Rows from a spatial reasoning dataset
— START —

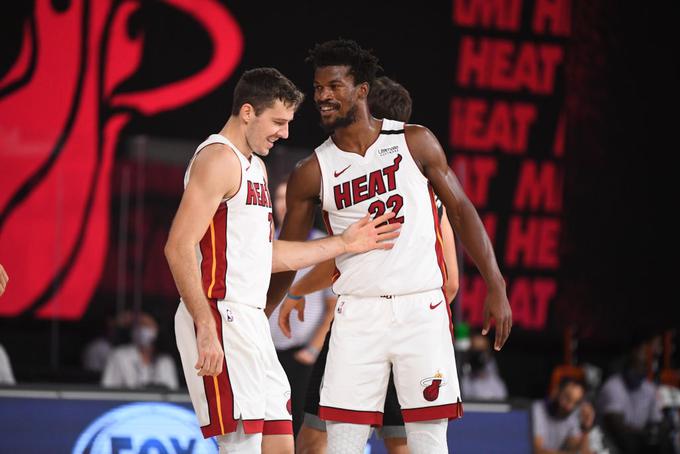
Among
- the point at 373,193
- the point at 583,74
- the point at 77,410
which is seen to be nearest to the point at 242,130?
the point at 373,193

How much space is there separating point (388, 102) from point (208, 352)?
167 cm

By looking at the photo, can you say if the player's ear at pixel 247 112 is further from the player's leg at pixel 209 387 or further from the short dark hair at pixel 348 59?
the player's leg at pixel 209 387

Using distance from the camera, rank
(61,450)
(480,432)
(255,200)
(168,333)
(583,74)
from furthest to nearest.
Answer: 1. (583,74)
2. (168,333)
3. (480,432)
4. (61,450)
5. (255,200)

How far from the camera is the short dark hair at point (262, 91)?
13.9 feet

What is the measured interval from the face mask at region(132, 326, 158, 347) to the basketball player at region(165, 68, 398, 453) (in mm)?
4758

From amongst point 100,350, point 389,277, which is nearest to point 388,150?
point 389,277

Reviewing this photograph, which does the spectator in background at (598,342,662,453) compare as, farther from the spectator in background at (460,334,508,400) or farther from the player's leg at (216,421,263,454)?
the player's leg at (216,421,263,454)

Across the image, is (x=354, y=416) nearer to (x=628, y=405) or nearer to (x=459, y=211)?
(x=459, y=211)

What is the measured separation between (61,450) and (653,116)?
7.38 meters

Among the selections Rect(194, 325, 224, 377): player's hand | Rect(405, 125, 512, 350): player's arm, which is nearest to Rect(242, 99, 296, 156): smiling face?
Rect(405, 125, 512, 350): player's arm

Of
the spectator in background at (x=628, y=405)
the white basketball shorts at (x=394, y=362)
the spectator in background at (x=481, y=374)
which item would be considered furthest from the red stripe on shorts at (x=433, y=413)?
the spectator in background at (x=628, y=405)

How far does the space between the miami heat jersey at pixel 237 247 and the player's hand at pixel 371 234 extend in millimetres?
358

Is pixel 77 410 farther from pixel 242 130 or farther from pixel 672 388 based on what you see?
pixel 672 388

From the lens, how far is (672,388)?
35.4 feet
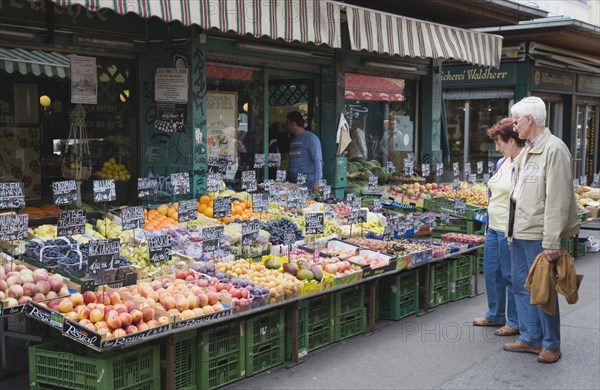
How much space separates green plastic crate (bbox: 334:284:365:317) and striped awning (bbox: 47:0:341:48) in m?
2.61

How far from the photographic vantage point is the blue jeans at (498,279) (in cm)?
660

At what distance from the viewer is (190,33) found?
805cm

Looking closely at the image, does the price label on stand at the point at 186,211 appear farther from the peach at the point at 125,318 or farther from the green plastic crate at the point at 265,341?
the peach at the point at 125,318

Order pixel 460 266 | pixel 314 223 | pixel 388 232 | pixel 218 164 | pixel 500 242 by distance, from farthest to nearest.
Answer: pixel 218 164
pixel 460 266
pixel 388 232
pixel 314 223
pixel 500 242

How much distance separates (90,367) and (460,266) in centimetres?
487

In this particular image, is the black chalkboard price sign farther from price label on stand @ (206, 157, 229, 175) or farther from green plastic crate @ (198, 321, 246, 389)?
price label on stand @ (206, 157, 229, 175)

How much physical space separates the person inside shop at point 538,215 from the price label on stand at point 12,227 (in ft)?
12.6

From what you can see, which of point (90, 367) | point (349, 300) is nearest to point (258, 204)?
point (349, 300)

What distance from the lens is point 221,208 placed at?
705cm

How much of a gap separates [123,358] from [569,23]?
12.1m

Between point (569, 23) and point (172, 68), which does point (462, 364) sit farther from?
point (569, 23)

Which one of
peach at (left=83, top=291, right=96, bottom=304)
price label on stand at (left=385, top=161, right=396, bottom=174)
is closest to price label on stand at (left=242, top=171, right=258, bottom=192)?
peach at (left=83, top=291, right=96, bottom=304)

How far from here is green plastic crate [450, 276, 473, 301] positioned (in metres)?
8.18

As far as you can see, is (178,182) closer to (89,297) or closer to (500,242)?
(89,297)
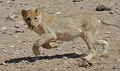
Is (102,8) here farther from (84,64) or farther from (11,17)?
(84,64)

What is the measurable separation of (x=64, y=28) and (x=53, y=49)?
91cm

— END —
— START —

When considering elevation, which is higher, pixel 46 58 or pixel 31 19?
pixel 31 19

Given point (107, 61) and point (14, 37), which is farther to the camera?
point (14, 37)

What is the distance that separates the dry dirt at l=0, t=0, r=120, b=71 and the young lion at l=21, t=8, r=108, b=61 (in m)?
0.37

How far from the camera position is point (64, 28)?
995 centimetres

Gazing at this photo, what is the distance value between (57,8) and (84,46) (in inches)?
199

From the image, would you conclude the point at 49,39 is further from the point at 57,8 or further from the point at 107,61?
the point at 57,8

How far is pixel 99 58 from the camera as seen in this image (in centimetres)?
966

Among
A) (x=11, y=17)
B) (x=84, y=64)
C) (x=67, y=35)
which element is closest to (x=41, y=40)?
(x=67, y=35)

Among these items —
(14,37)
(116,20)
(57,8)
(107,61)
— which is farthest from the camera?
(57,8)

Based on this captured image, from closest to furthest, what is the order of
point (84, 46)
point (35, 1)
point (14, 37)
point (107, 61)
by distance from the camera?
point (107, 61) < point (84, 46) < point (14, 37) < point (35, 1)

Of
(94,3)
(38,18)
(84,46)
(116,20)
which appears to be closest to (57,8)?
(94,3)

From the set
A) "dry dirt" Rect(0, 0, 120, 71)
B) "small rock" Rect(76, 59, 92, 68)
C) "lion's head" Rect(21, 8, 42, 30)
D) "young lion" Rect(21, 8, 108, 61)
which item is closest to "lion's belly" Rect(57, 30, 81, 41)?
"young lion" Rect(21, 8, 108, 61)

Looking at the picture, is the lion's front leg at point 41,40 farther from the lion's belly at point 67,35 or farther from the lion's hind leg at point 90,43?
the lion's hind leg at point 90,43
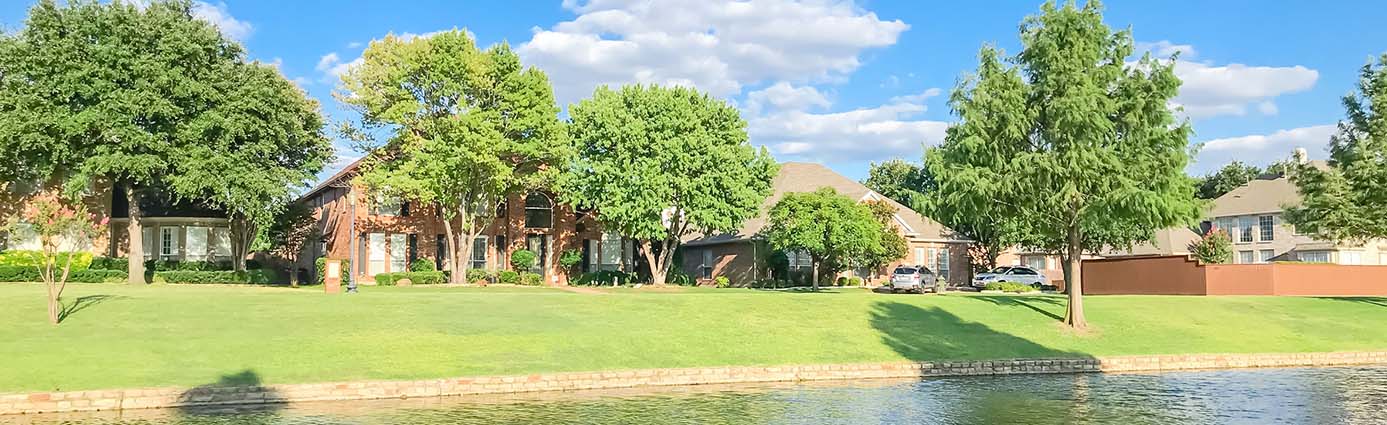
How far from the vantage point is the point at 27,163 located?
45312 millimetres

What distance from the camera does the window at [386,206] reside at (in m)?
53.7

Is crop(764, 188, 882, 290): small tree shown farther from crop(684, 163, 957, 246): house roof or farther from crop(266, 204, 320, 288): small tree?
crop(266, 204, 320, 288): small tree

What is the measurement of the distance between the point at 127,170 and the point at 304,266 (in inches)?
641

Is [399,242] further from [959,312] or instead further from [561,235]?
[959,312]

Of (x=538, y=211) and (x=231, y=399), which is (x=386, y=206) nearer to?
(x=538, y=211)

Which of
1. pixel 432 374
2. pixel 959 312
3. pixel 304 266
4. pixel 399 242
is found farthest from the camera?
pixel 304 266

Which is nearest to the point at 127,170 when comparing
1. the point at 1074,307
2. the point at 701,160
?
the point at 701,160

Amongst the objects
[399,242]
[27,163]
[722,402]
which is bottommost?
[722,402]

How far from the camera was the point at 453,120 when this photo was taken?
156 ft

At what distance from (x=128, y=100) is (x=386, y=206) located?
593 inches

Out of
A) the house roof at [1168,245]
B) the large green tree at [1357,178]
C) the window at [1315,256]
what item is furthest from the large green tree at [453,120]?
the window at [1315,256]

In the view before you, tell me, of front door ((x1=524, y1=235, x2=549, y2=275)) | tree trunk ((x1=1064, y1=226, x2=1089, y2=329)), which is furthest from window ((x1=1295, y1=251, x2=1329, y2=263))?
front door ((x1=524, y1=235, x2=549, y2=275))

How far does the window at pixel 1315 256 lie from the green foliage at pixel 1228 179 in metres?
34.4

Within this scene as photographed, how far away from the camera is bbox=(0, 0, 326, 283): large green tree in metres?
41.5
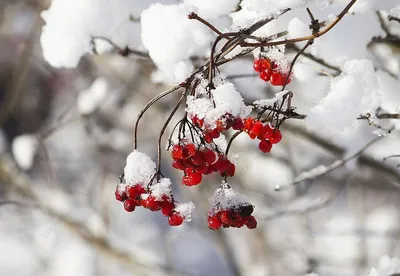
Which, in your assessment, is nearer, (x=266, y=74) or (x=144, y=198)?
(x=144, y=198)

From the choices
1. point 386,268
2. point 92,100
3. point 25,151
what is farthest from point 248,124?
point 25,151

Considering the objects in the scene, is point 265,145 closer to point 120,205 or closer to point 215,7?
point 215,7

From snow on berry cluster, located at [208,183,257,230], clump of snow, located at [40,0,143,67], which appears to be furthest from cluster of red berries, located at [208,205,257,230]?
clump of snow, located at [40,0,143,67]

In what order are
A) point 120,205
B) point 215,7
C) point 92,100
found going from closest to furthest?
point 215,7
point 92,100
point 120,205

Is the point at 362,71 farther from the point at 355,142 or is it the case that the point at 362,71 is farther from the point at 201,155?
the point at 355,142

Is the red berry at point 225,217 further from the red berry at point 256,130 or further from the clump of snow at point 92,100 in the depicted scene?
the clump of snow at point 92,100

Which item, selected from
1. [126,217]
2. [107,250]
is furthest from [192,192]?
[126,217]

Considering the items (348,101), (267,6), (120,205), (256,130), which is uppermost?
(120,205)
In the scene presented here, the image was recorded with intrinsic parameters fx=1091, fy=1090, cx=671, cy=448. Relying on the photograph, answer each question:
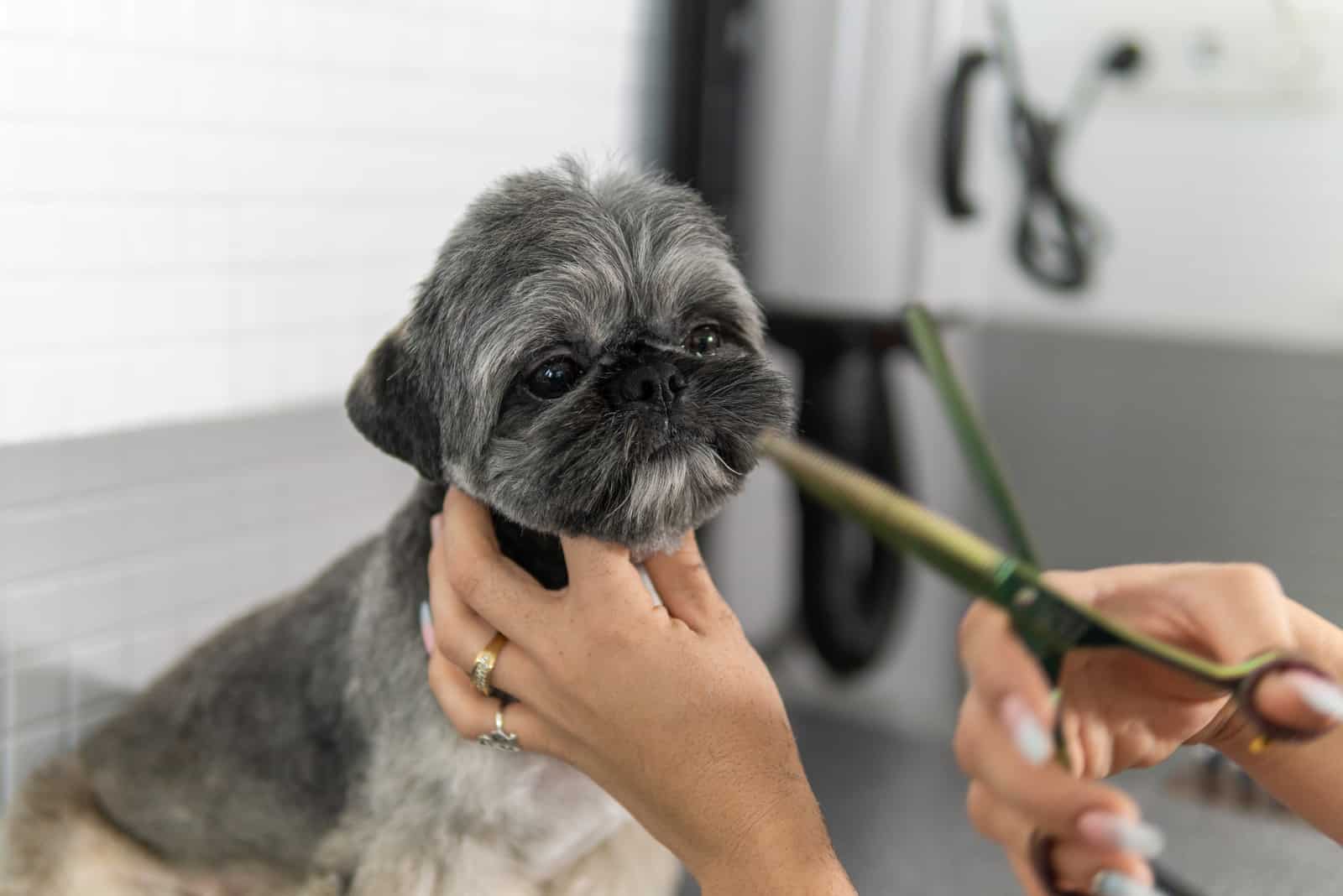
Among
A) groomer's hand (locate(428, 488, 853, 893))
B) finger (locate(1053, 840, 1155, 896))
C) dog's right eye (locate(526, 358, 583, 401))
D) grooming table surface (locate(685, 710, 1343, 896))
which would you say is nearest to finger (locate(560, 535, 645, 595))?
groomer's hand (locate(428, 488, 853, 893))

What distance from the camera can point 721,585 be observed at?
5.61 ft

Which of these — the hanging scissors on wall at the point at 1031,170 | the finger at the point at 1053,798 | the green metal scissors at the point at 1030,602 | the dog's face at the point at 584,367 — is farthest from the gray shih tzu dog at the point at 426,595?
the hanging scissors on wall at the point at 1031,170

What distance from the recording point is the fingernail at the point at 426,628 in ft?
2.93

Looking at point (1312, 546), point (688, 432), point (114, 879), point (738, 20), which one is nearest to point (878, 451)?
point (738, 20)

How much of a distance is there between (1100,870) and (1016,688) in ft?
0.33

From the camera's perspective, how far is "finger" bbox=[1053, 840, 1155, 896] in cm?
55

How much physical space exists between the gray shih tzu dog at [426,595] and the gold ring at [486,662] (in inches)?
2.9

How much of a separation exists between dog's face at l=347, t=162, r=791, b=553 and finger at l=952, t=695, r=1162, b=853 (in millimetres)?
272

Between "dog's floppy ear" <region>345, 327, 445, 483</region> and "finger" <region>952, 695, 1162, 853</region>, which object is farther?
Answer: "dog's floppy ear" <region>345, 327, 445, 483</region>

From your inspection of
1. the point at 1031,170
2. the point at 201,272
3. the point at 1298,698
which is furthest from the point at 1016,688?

— END —
— START —

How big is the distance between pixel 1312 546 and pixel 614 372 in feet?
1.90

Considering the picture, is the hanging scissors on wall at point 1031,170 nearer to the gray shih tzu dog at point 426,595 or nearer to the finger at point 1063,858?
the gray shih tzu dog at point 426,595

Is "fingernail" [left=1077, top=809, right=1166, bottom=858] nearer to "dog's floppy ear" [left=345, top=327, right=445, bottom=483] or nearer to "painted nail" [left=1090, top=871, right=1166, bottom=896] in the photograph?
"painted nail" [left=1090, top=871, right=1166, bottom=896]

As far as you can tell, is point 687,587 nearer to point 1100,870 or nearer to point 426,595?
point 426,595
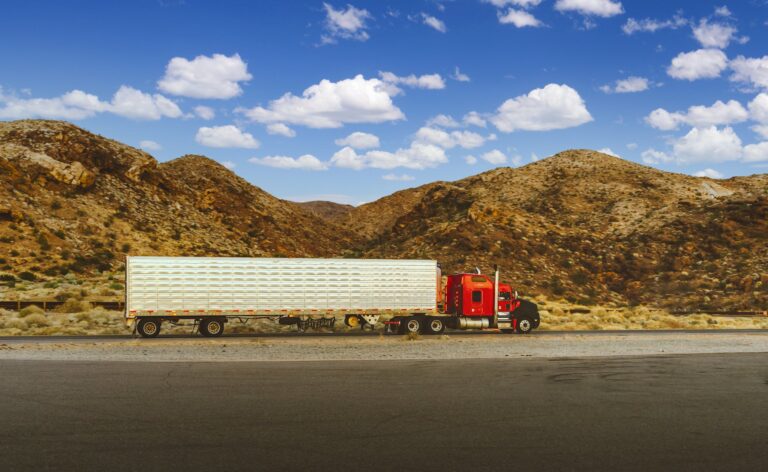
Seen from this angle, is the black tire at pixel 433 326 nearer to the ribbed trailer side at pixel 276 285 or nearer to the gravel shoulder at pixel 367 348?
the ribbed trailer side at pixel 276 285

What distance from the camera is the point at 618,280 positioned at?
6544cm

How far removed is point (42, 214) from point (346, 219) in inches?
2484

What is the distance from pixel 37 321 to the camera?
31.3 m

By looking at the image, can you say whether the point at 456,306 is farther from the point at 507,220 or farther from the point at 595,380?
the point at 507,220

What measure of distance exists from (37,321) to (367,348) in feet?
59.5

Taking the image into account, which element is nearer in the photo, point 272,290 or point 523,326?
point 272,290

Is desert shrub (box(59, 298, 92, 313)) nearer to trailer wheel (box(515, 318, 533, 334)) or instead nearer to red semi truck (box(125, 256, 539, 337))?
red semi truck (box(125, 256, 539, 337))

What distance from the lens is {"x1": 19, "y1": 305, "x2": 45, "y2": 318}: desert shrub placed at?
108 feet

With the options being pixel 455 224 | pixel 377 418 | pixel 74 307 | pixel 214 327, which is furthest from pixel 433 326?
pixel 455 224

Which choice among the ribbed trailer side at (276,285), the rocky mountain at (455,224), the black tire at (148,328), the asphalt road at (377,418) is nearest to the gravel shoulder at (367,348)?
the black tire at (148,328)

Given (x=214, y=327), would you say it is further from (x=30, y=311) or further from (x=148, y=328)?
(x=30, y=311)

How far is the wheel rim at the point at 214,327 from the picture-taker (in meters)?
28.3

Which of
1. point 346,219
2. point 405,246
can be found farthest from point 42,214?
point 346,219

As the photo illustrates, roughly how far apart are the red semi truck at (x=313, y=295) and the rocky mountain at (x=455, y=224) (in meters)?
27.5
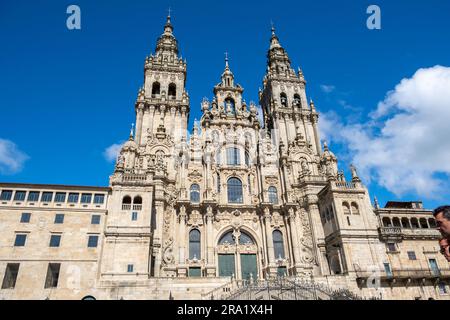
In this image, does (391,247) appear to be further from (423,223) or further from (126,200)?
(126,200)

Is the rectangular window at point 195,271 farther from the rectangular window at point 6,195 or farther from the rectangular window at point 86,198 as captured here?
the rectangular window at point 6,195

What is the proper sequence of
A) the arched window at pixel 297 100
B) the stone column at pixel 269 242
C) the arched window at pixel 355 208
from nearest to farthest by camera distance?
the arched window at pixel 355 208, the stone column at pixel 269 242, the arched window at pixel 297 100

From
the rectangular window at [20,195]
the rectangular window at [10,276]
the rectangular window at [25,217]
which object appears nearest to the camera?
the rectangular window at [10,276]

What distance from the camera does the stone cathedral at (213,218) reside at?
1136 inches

— END —

PROBLEM TO SOLVE: Render the lines from the one containing "How much of a distance" through the one containing "which is furthest from the point at 1016,688?" as a Markdown table with columns Row and Line, where Row numbers the lines in order. Include both end lines and leave out blank lines.

COMPLETE RESPONSE:
| Row | Line |
|---|---|
| 1 | How much of a distance is there between (1100,870) and (1016,688) in ft? |
| 2 | 0.33 |
| 3 | From the camera's perspective, how far is "finger" bbox=[1053, 840, 1155, 896] in cm? |
| 4 | 55 |
| 5 | How much physical space exists between the gray shih tzu dog at [426,595] and the gold ring at [486,662] (in inches)? |
| 6 | 2.9 |
| 7 | How much of a separation exists between dog's face at l=347, t=162, r=791, b=553 and finger at l=952, t=695, r=1162, b=853 (in millimetres)? |
| 8 | 272 |
| 9 | Between "dog's floppy ear" <region>345, 327, 445, 483</region> and "finger" <region>952, 695, 1162, 853</region>, which object is farther? |
| 10 | Answer: "dog's floppy ear" <region>345, 327, 445, 483</region> |
| 11 | From your inspection of |
| 12 | 1. the point at 1031,170 |
| 13 | 2. the point at 201,272 |
| 14 | 3. the point at 1298,698 |
| 15 | which is furthest from the point at 1016,688? |